━━━━━ Data

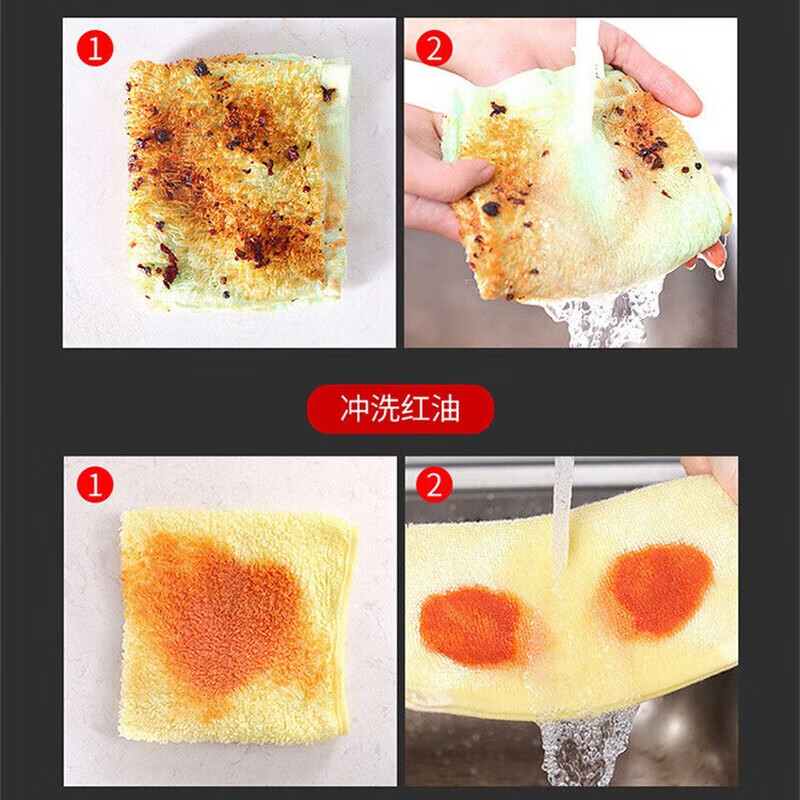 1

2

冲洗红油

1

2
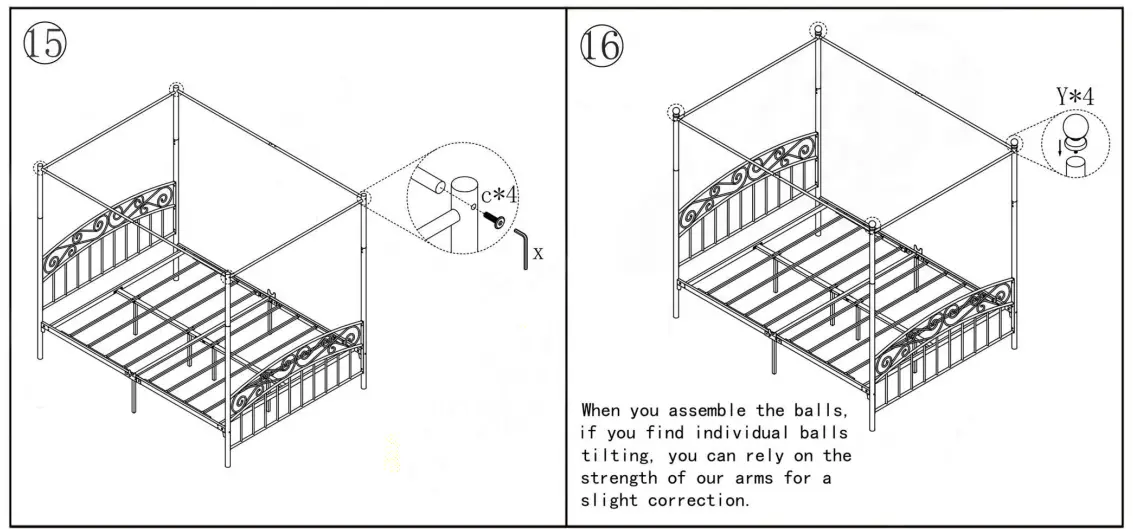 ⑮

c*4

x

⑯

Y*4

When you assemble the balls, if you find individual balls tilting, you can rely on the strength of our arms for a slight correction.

━━━━━━━━━━
━━━━━ Data

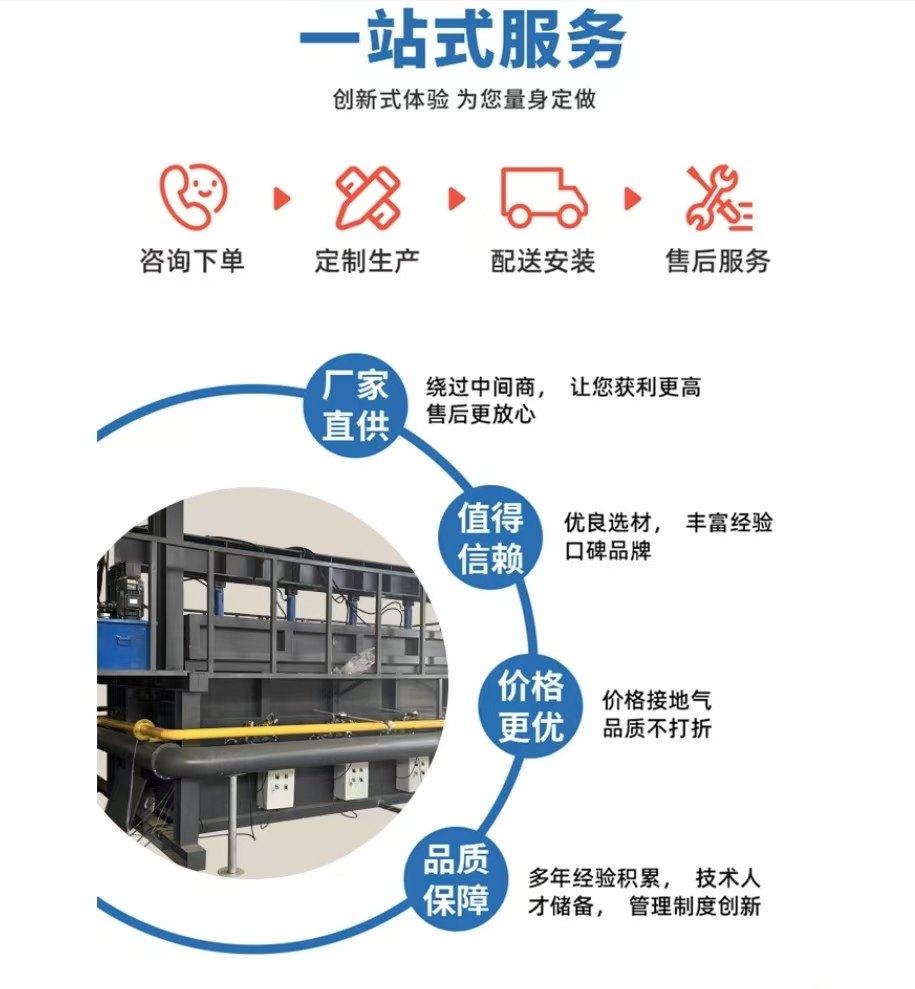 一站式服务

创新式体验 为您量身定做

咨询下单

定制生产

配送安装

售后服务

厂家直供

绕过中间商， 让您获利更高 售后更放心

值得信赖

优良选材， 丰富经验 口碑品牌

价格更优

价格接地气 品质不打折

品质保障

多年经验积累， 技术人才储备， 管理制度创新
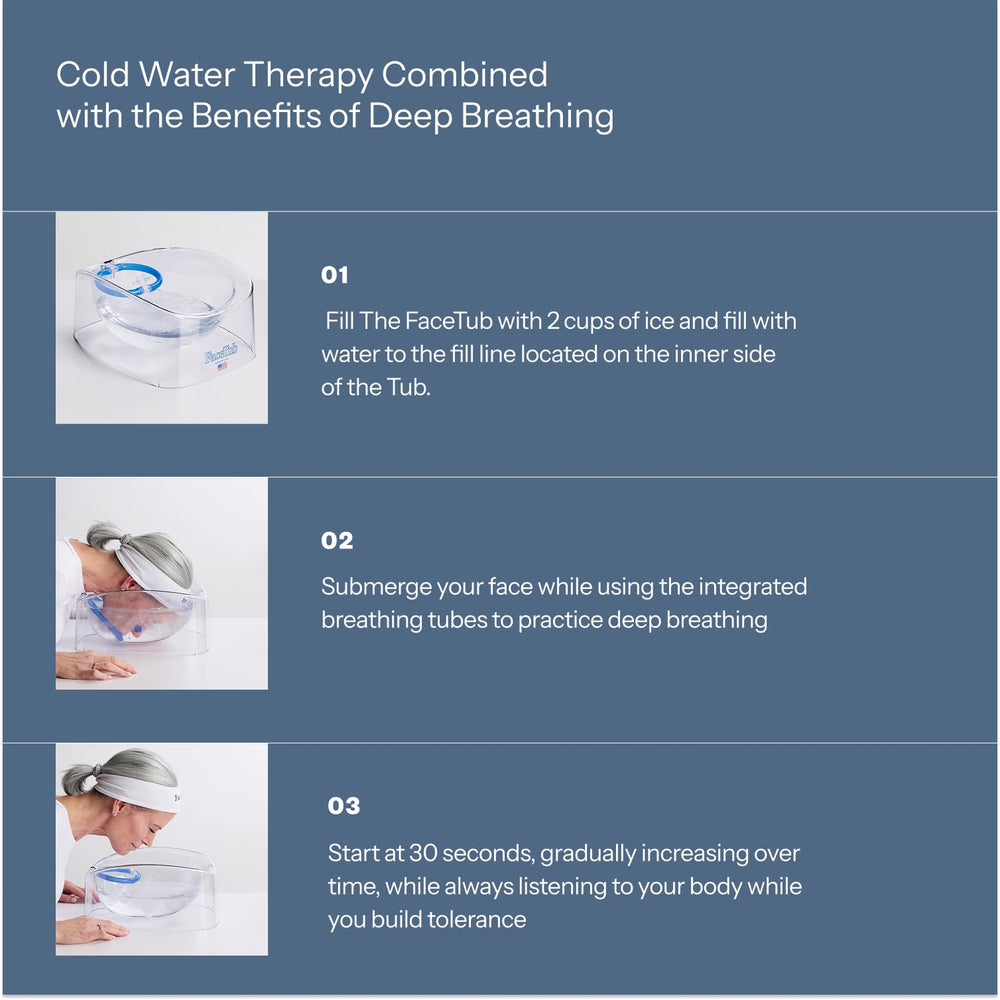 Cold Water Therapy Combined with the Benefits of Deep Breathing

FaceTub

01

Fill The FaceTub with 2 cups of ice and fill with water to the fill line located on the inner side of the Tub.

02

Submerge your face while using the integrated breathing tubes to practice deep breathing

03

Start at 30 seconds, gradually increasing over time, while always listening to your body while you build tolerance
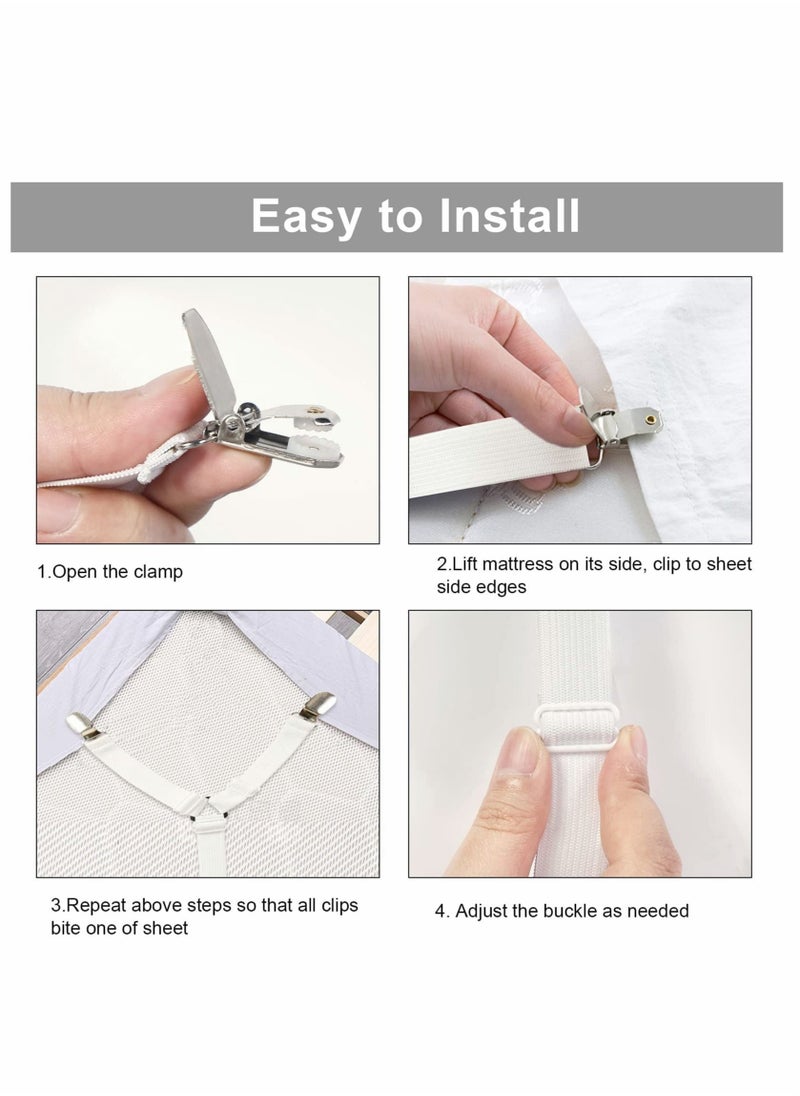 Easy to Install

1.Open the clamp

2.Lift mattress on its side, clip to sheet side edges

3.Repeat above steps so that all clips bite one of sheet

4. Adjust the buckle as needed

━━━━━━━━━━

§ Assignment:
Output exactly the lines above, from the line with "Cold Water Therapy" to the line with "4. Adjust the buckle as needed", both included; skip the pictures.

§ Solution to this exercise:
 Cold Water Therapy Combined with the Benefits of Deep Breathing

FaceTub

01

Fill The FaceTub with 2 cups of ice and fill with water to the fill line located on the inner side of the Tub.

02

Submerge your face while using the integrated breathing tubes to practice deep breathing

03

Start at 30 seconds, gradually increasing over time, while always listening to your body while you build tolerance
 Easy to Install

1.Open the clamp

2.Lift mattress on its side, clip to sheet side edges

3.Repeat above steps so that all clips bite one of sheet

4. Adjust the buckle as needed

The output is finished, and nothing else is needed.